▶ Text segment

begin

Originally Posted by
Kingspoint
I do the best I can to get myself off the grid. I need to switch to LINUX, but haven't done it, yet. I've never used a google account. I canceled FB, got rid of my Amazon account and Netflix. I clear my registry every time I turn my computer on and before I turn it off and and I restart my computer every time I go somewhere that has anything to do with my personal data (yahoo email, Fidelity, TD Ameritrade, Vanguard, Trailblazer/ticketmaster account, any of my banks). I won't go online with Xfinity or T-Mobile. I pay by check with many things. I haven't used paypal for years and will never use them. I don't do cryptocurrency (thought it would be handy for international traveling via ATM's and a cryptocard) after investigating it thoroughly and testing their money transfers and data storage.
But, the big one is, I need to get to LINUX and away from Microsoft. I use Duck-Duck-Go and google incognito, but it's not much better, though it is better as a temporary help until I convert to LINUX. I use a big-screen TV that connects to my Wi-FI, but it's old enough that it doesn't have any built-in software that has upward data retrieval possible. My phone bill, btw, is $20/mo. with unlimited talk and limited text, and there are not local or federal taxes or fees with this plan, and it can take unbelievable photos.

end

[Dataset rows]
begin

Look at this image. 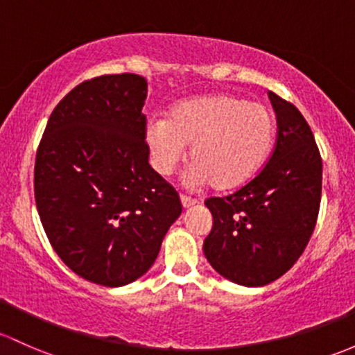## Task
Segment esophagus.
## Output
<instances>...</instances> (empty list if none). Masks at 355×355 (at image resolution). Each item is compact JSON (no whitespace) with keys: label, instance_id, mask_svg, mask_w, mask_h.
<instances>
[{"label":"esophagus","instance_id":"34e87169","mask_svg":"<svg viewBox=\"0 0 355 355\" xmlns=\"http://www.w3.org/2000/svg\"><path fill=\"white\" fill-rule=\"evenodd\" d=\"M180 202H182V207H184V209H190V207L196 206L197 200L196 199H190V197H187V196H182L180 197Z\"/></svg>","mask_w":355,"mask_h":355}]
</instances>
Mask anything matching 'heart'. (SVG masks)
<instances>
[{
    "label": "heart",
    "instance_id": "obj_1",
    "mask_svg": "<svg viewBox=\"0 0 355 355\" xmlns=\"http://www.w3.org/2000/svg\"><path fill=\"white\" fill-rule=\"evenodd\" d=\"M275 117L262 103L227 93L182 100L165 121L144 129L149 162L168 177L190 146V178L219 192L240 189L259 175L275 143Z\"/></svg>",
    "mask_w": 355,
    "mask_h": 355
}]
</instances>
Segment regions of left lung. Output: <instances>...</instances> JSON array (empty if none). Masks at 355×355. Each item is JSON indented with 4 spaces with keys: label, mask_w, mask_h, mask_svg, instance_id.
<instances>
[{
    "label": "left lung",
    "mask_w": 355,
    "mask_h": 355,
    "mask_svg": "<svg viewBox=\"0 0 355 355\" xmlns=\"http://www.w3.org/2000/svg\"><path fill=\"white\" fill-rule=\"evenodd\" d=\"M277 115V144L252 182L206 207L212 230L204 255L219 275L246 287L274 282L304 252L320 211L322 158L301 112L268 92Z\"/></svg>",
    "instance_id": "left-lung-1"
}]
</instances>
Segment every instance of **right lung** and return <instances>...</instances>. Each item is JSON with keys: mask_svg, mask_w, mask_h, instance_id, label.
Here are the masks:
<instances>
[{"mask_svg": "<svg viewBox=\"0 0 355 355\" xmlns=\"http://www.w3.org/2000/svg\"><path fill=\"white\" fill-rule=\"evenodd\" d=\"M148 81L107 74L73 88L51 114L35 158V204L52 248L74 274L121 287L155 263L182 214L151 166L141 114Z\"/></svg>", "mask_w": 355, "mask_h": 355, "instance_id": "obj_1", "label": "right lung"}]
</instances>
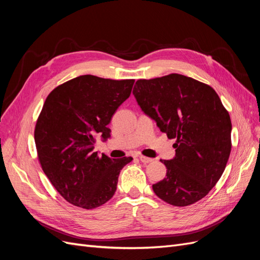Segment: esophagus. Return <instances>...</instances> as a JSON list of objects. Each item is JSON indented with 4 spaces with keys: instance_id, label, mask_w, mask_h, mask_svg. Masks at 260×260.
Returning <instances> with one entry per match:
<instances>
[{
    "instance_id": "obj_1",
    "label": "esophagus",
    "mask_w": 260,
    "mask_h": 260,
    "mask_svg": "<svg viewBox=\"0 0 260 260\" xmlns=\"http://www.w3.org/2000/svg\"><path fill=\"white\" fill-rule=\"evenodd\" d=\"M139 159L142 161V162H144V164H148V162H152L153 161V158H149V157H146V156H143V155L139 156Z\"/></svg>"
}]
</instances>
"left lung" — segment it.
I'll return each instance as SVG.
<instances>
[{
	"instance_id": "1",
	"label": "left lung",
	"mask_w": 260,
	"mask_h": 260,
	"mask_svg": "<svg viewBox=\"0 0 260 260\" xmlns=\"http://www.w3.org/2000/svg\"><path fill=\"white\" fill-rule=\"evenodd\" d=\"M133 94L161 132L176 139V157L161 160L165 179L153 184L174 206L199 202L216 185L231 153V119L210 85L179 74L140 79Z\"/></svg>"
}]
</instances>
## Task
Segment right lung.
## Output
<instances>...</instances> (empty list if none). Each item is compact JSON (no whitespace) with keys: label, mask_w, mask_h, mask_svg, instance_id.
I'll list each match as a JSON object with an SVG mask.
<instances>
[{"label":"right lung","mask_w":260,"mask_h":260,"mask_svg":"<svg viewBox=\"0 0 260 260\" xmlns=\"http://www.w3.org/2000/svg\"><path fill=\"white\" fill-rule=\"evenodd\" d=\"M135 79L79 76L46 98L35 128L38 159L68 203L84 209L104 205L116 192L120 170L132 157L111 158L93 152L96 138L111 136L107 124L127 100Z\"/></svg>","instance_id":"right-lung-1"}]
</instances>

end

▶ Written instruction A
In the forum post on online privacy, how much does the writer pay per month for the phone plan?
▶ Written instruction B
Retype everything in the forum post on online privacy from "But, the big" down to "take unbelievable photos.".

▶ Written solution A
$20 per month.

▶ Written solution B
But, the big one is, I need to get to LINUX and away from Microsoft. I use Duck-Duck-Go and google incognito, but it's not much better, though it is better as a temporary help until I convert to LINUX. I use a big-screen TV that connects to my Wi-FI, but it's old enough that it doesn't have any built-in software that has upward data retrieval possible. My phone bill, btw, is $20/mo. with unlimited talk and limited text, and there are not local or federal taxes or fees with this plan, and it can take unbelievable photos.